Language and Coming Out Issues for Latinas and Latinos
The Spanish language is spoken by many LGBTQ Latinas/os, and even if they don't speak it in their daily lives, it may still be spoken when they visit home, go to church or attend community events. This presents two challenges for LGBTQ Latinas/os: The Spanish language itself is limited for discussion of sexual orientation or gender identity issues, and there's a lack of LGBTQ resources that are printed in Spanish.
"Before I could come out to my folks, I had to first figure out how to say it in a way that wasn't all negative. The words that were in our language weren't exactly the kind of things you'd use to describe your son!" said Ricardo Rivera of La Casa.
Although "gay" has the same meaning in Spanish as in English, the word "lesbiana" still has negative connotations. Many Latina women who love women, however, are purposely using the word to reclaim it from those who would use it against them.
One way around the problem with the Spanish language is to simply avoid use of any LGBTQ-related words, negative or positive.

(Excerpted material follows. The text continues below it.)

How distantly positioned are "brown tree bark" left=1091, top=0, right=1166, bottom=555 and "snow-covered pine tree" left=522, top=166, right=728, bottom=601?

"The fact that I'm a lesbian seemed to have been conveyed without my using any words to describe my orientation," said Sandra Telep. "I've spent every summer in Mexico with my mom's family since I was born, and one summer I took my partner with me for the first time. My aunt made it a point to take me aside and tell me that my partner seemed very nice. She never said the words, but didn't need them to show me her acceptance."
As more LGBTQ Latinas/os decide to be open and honest with others, the awareness of straight Latinas/os increases.
Latinas/os who know someone who is gay, lesbian, bisexual, transgender or queer are less likely to believe the stereotypes and misconceptions they may have, and the words they use to describe GLBTQ people become more positive. The more this happens, the easier it will be to come out to others, especially family.